§ WRITTEN EXERCISE:
Copy each of the entries below, swapping "misty lake water" for "calm lake water" and leaving all else as is. Don't include the pictures.

╭─ GIVEN INFORMATION

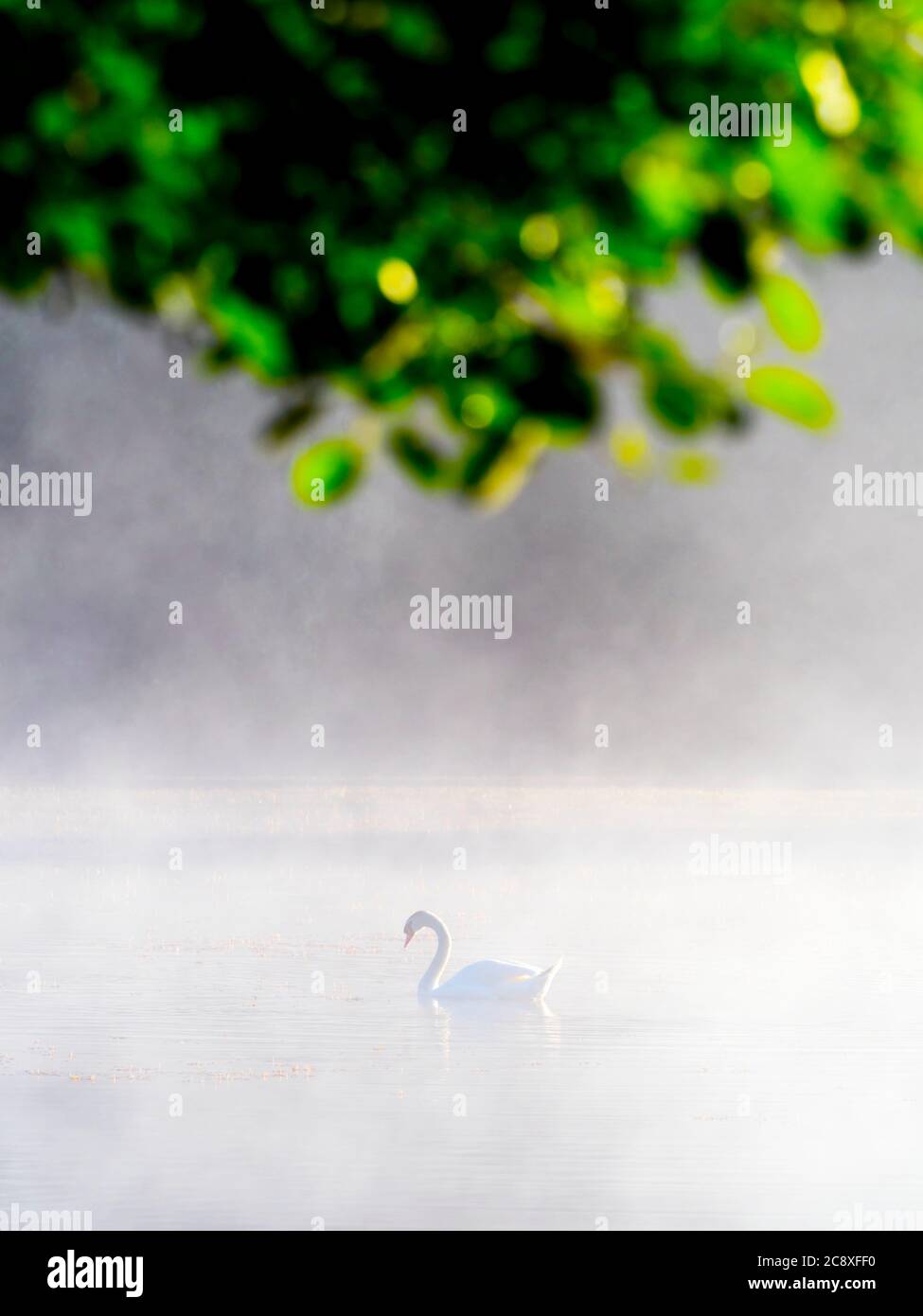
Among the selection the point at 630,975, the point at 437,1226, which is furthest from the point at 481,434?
the point at 630,975

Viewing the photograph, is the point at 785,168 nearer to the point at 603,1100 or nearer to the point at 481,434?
A: the point at 481,434

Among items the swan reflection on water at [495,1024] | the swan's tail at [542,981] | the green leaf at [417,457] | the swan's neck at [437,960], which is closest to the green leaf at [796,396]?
the green leaf at [417,457]

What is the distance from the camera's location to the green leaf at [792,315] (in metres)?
1.56

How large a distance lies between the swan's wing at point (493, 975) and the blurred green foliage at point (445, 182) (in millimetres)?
Result: 11765

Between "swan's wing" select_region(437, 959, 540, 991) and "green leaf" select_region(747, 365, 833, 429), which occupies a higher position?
"green leaf" select_region(747, 365, 833, 429)

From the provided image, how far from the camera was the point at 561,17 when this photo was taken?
5.97 ft

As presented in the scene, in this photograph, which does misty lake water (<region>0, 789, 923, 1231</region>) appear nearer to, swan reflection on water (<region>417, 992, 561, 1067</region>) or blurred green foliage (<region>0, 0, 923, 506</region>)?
swan reflection on water (<region>417, 992, 561, 1067</region>)

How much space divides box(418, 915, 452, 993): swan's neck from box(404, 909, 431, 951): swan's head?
0.45 feet

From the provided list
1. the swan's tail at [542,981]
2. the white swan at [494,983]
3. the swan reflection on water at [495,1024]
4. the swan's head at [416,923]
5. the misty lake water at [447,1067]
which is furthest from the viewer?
the swan's head at [416,923]

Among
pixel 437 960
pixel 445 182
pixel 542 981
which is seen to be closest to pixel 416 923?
pixel 437 960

╰─

§ TASK RESPONSE:
Among the selection the point at 630,975, the point at 437,1226, which is furthest from the point at 481,434?
the point at 630,975

Viewing the photograph, is the point at 785,168 nearer to the point at 603,1100 or nearer to the point at 481,434?
A: the point at 481,434

Among items the swan reflection on water at [495,1024] | the swan's tail at [542,981] | the green leaf at [417,457] | the swan's neck at [437,960], which is closest to the green leaf at [796,396]?
the green leaf at [417,457]

What is the distance from the camera's location to the green leaf at [792,315] (in metres)?
1.56

How large a distance lies between the swan's wing at point (493, 975) and the blurred green foliage at point (445, 182) (in millimetres)?
Result: 11765

Between "swan's wing" select_region(437, 959, 540, 991) and "green leaf" select_region(747, 365, 833, 429), which occupies a higher position?
"green leaf" select_region(747, 365, 833, 429)

From the provided image, how far from the camera was the point at 561,17 when this photo was taken?
5.97 ft

As presented in the scene, in this photograph, which does calm lake water (<region>0, 789, 923, 1231</region>) appear nearer to, swan reflection on water (<region>417, 992, 561, 1067</region>) or blurred green foliage (<region>0, 0, 923, 506</region>)?
swan reflection on water (<region>417, 992, 561, 1067</region>)

How much space divides box(418, 915, 452, 993): swan's neck from box(404, 909, 431, 951): swan's head?
0.45 feet

From the provided list
1. the swan's tail at [542,981]
2. the white swan at [494,983]
3. the swan reflection on water at [495,1024]
4. the swan's head at [416,923]
5. the calm lake water at [447,1067]
which is furthest from the viewer?
the swan's head at [416,923]

Among
pixel 437 960
pixel 445 182
pixel 542 981
which is seen to be closest to pixel 416 923?
pixel 437 960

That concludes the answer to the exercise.